Stored data:
-------

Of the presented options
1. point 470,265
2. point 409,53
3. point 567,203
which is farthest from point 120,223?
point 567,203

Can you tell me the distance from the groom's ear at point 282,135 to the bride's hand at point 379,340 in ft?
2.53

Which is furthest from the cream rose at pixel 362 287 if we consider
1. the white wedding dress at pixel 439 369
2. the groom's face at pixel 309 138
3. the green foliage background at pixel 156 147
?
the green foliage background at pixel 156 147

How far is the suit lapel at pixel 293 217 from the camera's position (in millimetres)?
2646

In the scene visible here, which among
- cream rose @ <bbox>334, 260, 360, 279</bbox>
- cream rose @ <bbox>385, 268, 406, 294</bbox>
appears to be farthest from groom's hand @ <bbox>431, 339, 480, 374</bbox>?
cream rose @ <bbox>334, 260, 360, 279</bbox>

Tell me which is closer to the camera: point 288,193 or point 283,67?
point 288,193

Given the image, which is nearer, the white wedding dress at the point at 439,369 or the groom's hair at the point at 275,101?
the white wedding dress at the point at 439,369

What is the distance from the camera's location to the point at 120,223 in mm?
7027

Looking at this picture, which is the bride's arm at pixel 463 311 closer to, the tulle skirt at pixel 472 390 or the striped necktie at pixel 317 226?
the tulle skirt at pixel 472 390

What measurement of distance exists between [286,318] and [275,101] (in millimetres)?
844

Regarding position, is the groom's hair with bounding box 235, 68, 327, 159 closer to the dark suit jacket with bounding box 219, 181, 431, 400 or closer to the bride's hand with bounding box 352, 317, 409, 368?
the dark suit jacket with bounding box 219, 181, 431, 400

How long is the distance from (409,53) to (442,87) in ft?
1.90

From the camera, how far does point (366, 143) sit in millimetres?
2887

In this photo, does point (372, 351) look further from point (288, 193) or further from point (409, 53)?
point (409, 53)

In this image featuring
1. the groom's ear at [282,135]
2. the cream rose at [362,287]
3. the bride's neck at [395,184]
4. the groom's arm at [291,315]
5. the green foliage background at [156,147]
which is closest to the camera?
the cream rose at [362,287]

-------

What the task requires: Every record shown above should be written out again exactly.

Worked solution:
Of the presented options
1. point 470,265
2. point 409,53
3. point 567,203
which is farthest from point 120,223?
point 567,203

Can you tell me the distance from the groom's ear at point 282,135 to the bride's hand at point 379,340 in ft?
2.53

Which is furthest from the cream rose at pixel 362 287 if we consider
1. the white wedding dress at pixel 439 369
2. the groom's face at pixel 309 138
3. the green foliage background at pixel 156 147
?
the green foliage background at pixel 156 147

How far is the suit lapel at pixel 293 217 from the camera's position (in millimetres)?
2646

In the scene visible here, which among
- cream rose @ <bbox>334, 260, 360, 279</bbox>
- cream rose @ <bbox>385, 268, 406, 294</bbox>
appears to be farthest from groom's hand @ <bbox>431, 339, 480, 374</bbox>?
cream rose @ <bbox>334, 260, 360, 279</bbox>

Tell me which is closer to the camera: point 288,193 or point 283,67?
point 288,193

Given the image, which is nearer, the white wedding dress at the point at 439,369 or the groom's hair at the point at 275,101?
the white wedding dress at the point at 439,369

What is the distance from the camera's location to the point at 120,223 in mm?
7027

Looking at this picture, which is the bride's arm at pixel 463 311 closer to, the tulle skirt at pixel 472 390 or the striped necktie at pixel 317 226?
the tulle skirt at pixel 472 390

What measurement of distance exists between [286,318] and [275,101] (in millimetres)?
844

Regarding position, is the groom's hair with bounding box 235, 68, 327, 159 closer to the dark suit jacket with bounding box 219, 181, 431, 400 or closer to the bride's hand with bounding box 352, 317, 409, 368?
the dark suit jacket with bounding box 219, 181, 431, 400

How long is the distance from (409,53) to (442,87) in ft?
1.90

From the camera, how far does point (366, 143) sit in millimetres?
2887

In this photo, does point (372, 351) look further from point (288, 193) or further from point (409, 53)?
point (409, 53)

In this image featuring
1. the groom's ear at [282,135]
2. the cream rose at [362,287]
3. the bride's neck at [395,184]
4. the groom's arm at [291,315]
5. the green foliage background at [156,147]
which is closest to the camera?
the cream rose at [362,287]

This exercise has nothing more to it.